Data for review START
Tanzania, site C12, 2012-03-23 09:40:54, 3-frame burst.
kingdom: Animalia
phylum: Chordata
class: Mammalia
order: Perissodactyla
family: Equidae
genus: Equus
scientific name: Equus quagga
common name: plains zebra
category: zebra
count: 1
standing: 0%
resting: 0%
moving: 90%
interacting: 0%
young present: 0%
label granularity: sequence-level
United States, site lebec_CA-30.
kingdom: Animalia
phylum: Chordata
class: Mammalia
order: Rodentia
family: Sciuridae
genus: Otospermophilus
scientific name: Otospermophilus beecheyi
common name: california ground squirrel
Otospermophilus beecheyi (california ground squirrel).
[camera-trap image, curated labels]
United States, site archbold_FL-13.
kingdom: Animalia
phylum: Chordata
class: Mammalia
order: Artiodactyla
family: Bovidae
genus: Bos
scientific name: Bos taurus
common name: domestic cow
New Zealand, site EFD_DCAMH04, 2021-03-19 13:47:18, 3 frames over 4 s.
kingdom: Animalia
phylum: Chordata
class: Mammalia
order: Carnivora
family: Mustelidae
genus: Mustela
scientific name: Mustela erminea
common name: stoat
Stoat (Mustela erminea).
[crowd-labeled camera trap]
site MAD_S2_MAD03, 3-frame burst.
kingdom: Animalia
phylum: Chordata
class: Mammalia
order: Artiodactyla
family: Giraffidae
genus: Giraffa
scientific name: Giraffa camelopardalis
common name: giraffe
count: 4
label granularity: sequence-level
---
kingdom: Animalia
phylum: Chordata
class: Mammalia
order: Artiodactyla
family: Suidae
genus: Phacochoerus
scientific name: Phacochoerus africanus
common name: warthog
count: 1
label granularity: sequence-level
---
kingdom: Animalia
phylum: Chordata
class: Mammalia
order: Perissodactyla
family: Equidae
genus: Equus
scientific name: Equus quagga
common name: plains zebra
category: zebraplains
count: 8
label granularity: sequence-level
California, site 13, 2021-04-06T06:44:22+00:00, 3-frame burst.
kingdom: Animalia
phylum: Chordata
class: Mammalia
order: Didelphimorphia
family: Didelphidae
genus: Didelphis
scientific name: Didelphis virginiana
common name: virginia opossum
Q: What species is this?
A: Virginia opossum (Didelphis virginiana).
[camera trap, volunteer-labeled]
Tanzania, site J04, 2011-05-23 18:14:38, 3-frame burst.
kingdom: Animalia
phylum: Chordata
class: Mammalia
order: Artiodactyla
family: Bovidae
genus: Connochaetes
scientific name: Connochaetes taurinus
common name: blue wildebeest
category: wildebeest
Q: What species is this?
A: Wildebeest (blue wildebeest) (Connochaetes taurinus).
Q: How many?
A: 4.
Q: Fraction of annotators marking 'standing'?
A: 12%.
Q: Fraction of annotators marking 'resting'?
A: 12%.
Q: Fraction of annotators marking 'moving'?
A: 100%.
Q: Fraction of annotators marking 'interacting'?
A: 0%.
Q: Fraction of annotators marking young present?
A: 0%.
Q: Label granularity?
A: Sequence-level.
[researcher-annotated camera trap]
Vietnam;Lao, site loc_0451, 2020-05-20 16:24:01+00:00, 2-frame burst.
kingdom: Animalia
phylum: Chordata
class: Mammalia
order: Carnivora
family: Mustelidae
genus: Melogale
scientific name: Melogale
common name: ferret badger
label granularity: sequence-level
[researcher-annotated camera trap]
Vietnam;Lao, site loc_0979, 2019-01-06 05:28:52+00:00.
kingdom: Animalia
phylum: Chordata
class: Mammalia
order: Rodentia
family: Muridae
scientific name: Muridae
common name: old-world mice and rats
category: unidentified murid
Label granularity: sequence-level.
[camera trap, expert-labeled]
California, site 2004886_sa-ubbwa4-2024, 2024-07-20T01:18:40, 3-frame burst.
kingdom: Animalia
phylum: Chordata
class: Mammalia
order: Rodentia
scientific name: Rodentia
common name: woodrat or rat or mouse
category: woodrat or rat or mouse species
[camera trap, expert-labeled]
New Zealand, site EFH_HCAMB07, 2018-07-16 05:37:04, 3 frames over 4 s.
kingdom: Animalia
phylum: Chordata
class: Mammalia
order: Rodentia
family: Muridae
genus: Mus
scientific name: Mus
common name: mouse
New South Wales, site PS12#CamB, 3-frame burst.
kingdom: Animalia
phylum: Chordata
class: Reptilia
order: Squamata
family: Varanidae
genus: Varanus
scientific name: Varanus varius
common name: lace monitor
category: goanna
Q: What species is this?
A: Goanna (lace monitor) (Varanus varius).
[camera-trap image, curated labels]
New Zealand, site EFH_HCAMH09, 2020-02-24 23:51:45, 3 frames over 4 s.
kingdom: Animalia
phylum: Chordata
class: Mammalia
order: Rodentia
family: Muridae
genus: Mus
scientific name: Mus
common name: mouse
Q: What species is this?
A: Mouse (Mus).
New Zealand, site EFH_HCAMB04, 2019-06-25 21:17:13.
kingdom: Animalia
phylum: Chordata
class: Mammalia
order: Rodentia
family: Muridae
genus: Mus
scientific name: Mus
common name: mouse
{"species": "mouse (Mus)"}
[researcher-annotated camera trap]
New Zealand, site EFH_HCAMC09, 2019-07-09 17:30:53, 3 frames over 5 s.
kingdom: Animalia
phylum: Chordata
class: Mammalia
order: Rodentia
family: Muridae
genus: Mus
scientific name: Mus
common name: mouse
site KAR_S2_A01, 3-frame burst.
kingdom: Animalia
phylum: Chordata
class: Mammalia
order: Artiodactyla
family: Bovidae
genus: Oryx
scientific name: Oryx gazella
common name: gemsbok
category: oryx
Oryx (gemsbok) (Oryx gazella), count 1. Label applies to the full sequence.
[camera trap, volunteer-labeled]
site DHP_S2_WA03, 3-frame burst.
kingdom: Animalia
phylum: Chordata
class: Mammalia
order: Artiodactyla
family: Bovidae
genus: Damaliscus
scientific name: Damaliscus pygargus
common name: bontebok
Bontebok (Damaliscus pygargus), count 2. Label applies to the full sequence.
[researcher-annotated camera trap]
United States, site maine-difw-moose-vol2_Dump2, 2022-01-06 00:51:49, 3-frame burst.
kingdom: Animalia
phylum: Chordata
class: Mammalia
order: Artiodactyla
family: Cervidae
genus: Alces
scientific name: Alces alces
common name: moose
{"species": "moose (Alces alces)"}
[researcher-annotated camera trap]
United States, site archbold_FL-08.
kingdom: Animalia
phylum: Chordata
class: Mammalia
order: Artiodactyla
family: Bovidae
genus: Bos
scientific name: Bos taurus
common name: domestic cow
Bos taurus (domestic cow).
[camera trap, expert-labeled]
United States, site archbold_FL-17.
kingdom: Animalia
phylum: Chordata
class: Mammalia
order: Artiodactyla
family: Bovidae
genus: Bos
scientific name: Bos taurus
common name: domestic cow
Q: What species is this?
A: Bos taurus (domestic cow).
Data for review END
## Your task
The listing above is to be transcribed in full, with no line omitted.

## Problem solution
Tanzania, site C12, 2012-03-23 09:40:54, 3-frame burst.
kingdom: Animalia
phylum: Chordata
class: Mammalia
order: Perissodactyla
family: Equidae
genus: Equus
scientific name: Equus quagga
common name: plains zebra
category: zebra
count: 1
standing: 0%
resting: 0%
moving: 90%
interacting: 0%
young present: 0%
label granularity: sequence-level
United States, site lebec_CA-30.
kingdom: Animalia
phylum: Chordata
class: Mammalia
order: Rodentia
family: Sciuridae
genus: Otospermophilus
scientific name: Otospermophilus beecheyi
common name: california ground squirrel
Otospermophilus beecheyi (california ground squirrel).
[camera-trap image, curated labels]
United States, site archbold_FL-13.
kingdom: Animalia
phylum: Chordata
class: Mammalia
order: Artiodactyla
family: Bovidae
genus: Bos
scientific name: Bos taurus
common name: domestic cow
New Zealand, site EFD_DCAMH04, 2021-03-19 13:47:18, 3 frames over 4 s.
kingdom: Animalia
phylum: Chordata
class: Mammalia
order: Carnivora
family: Mustelidae
genus: Mustela
scientific name: Mustela erminea
common name: stoat
Stoat (Mustela erminea).
[crowd-labeled camera trap]
site MAD_S2_MAD03, 3-frame burst.
kingdom: Animalia
phylum: Chordata
class: Mammalia
order: Artiodactyla
family: Giraffidae
genus: Giraffa
scientific name: Giraffa camelopardalis
common name: giraffe
count: 4
label granularity: sequence-level
---
kingdom: Animalia
phylum: Chordata
class: Mammalia
order: Artiodactyla
family: Suidae
genus: Phacochoerus
scientific name: Phacochoerus africanus
common name: warthog
count: 1
label granularity: sequence-level
---
kingdom: Animalia
phylum: Chordata
class: Mammalia
order: Perissodactyla
family: Equidae
genus: Equus
scientific name: Equus quagga
common name: plains zebra
category: zebraplains
count: 8
label granularity: sequence-level
California, site 13, 2021-04-06T06:44:22+00:00, 3-frame burst.
kingdom: Animalia
phylum: Chordata
class: Mammalia
order: Didelphimorphia
family: Didelphidae
genus: Didelphis
scientific name: Didelphis virginiana
common name: virginia opossum
Q: What species is this?
A: Virginia opossum (Didelphis virginiana).
[camera trap, volunteer-labeled]
Tanzania, site J04, 2011-05-23 18:14:38, 3-frame burst.
kingdom: Animalia
phylum: Chordata
class: Mammalia
order: Artiodactyla
family: Bovidae
genus: Connochaetes
scientific name: Connochaetes taurinus
common name: blue wildebeest
category: wildebeest
Q: What species is this?
A: Wildebeest (blue wildebeest) (Connochaetes taurinus).
Q: How many?
A: 4.
Q: Fraction of annotators marking 'standing'?
A: 12%.
Q: Fraction of annotators marking 'resting'?
A: 12%.
Q: Fraction of annotators marking 'moving'?
A: 100%.
Q: Fraction of annotators marking 'interacting'?
A: 0%.
Q: Fraction of annotators marking young present?
A: 0%.
Q: Label granularity?
A: Sequence-level.
[researcher-annotated camera trap]
Vietnam;Lao, site loc_0451, 2020-05-20 16:24:01+00:00, 2-frame burst.
kingdom: Animalia
phylum: Chordata
class: Mammalia
order: Carnivora
family: Mustelidae
genus: Melogale
scientific name: Melogale
common name: ferret badger
label granularity: sequence-level
[researcher-annotated camera trap]
Vietnam;Lao, site loc_0979, 2019-01-06 05:28:52+00:00.
kingdom: Animalia
phylum: Chordata
class: Mammalia
order: Rodentia
family: Muridae
scientific name: Muridae
common name: old-world mice and rats
category: unidentified murid
Label granularity: sequence-level.
[camera trap, expert-labeled]
California, site 2004886_sa-ubbwa4-2024, 2024-07-20T01:18:40, 3-frame burst.
kingdom: Animalia
phylum: Chordata
class: Mammalia
order: Rodentia
scientific name: Rodentia
common name: woodrat or rat or mouse
category: woodrat or rat or mouse species
[camera trap, expert-labeled]
New Zealand, site EFH_HCAMB07, 2018-07-16 05:37:04, 3 frames over 4 s.
kingdom: Animalia
phylum: Chordata
class: Mammalia
order: Rodentia
family: Muridae
genus: Mus
scientific name: Mus
common name: mouse
New South Wales, site PS12#CamB, 3-frame burst.
kingdom: Animalia
phylum: Chordata
class: Reptilia
order: Squamata
family: Varanidae
genus: Varanus
scientific name: Varanus varius
common name: lace monitor
category: goanna
Q: What species is this?
A: Goanna (lace monitor) (Varanus varius).
[camera-trap image, curated labels]
New Zealand, site EFH_HCAMH09, 2020-02-24 23:51:45, 3 frames over 4 s.
kingdom: Animalia
phylum: Chordata
class: Mammalia
order: Rodentia
family: Muridae
genus: Mus
scientific name: Mus
common name: mouse
Q: What species is this?
A: Mouse (Mus).
New Zealand, site EFH_HCAMB04, 2019-06-25 21:17:13.
kingdom: Animalia
phylum: Chordata
class: Mammalia
order: Rodentia
family: Muridae
genus: Mus
scientific name: Mus
common name: mouse
{"species": "mouse (Mus)"}
[researcher-annotated camera trap]
New Zealand, site EFH_HCAMC09, 2019-07-09 17:30:53, 3 frames over 5 s.
kingdom: Animalia
phylum: Chordata
class: Mammalia
order: Rodentia
family: Muridae
genus: Mus
scientific name: Mus
common name: mouse
site KAR_S2_A01, 3-frame burst.
kingdom: Animalia
phylum: Chordata
class: Mammalia
order: Artiodactyla
family: Bovidae
genus: Oryx
scientific name: Oryx gazella
common name: gemsbok
category: oryx
Oryx (gemsbok) (Oryx gazella), count 1. Label applies to the full sequence.
[camera trap, volunteer-labeled]
site DHP_S2_WA03, 3-frame burst.
kingdom: Animalia
phylum: Chordata
class: Mammalia
order: Artiodactyla
family: Bovidae
genus: Damaliscus
scientific name: Damaliscus pygargus
common name: bontebok
Bontebok (Damaliscus pygargus), count 2. Label applies to the full sequence.
[researcher-annotated camera trap]
United States, site maine-difw-moose-vol2_Dump2, 2022-01-06 00:51:49, 3-frame burst.
kingdom: Animalia
phylum: Chordata
class: Mammalia
order: Artiodactyla
family: Cervidae
genus: Alces
scientific name: Alces alces
common name: moose
{"species": "moose (Alces alces)"}
[researcher-annotated camera trap]
United States, site archbold_FL-08.
kingdom: Animalia
phylum: Chordata
class: Mammalia
order: Artiodactyla
family: Bovidae
genus: Bos
scientific name: Bos taurus
common name: domestic cow
Bos taurus (domestic cow).
[camera trap, expert-labeled]
United States, site archbold_FL-17.
kingdom: Animalia
phylum: Chordata
class: Mammalia
order: Artiodactyla
family: Bovidae
genus: Bos
scientific name: Bos taurus
common name: domestic cow
Q: What species is this?
A: Bos taurus (domestic cow).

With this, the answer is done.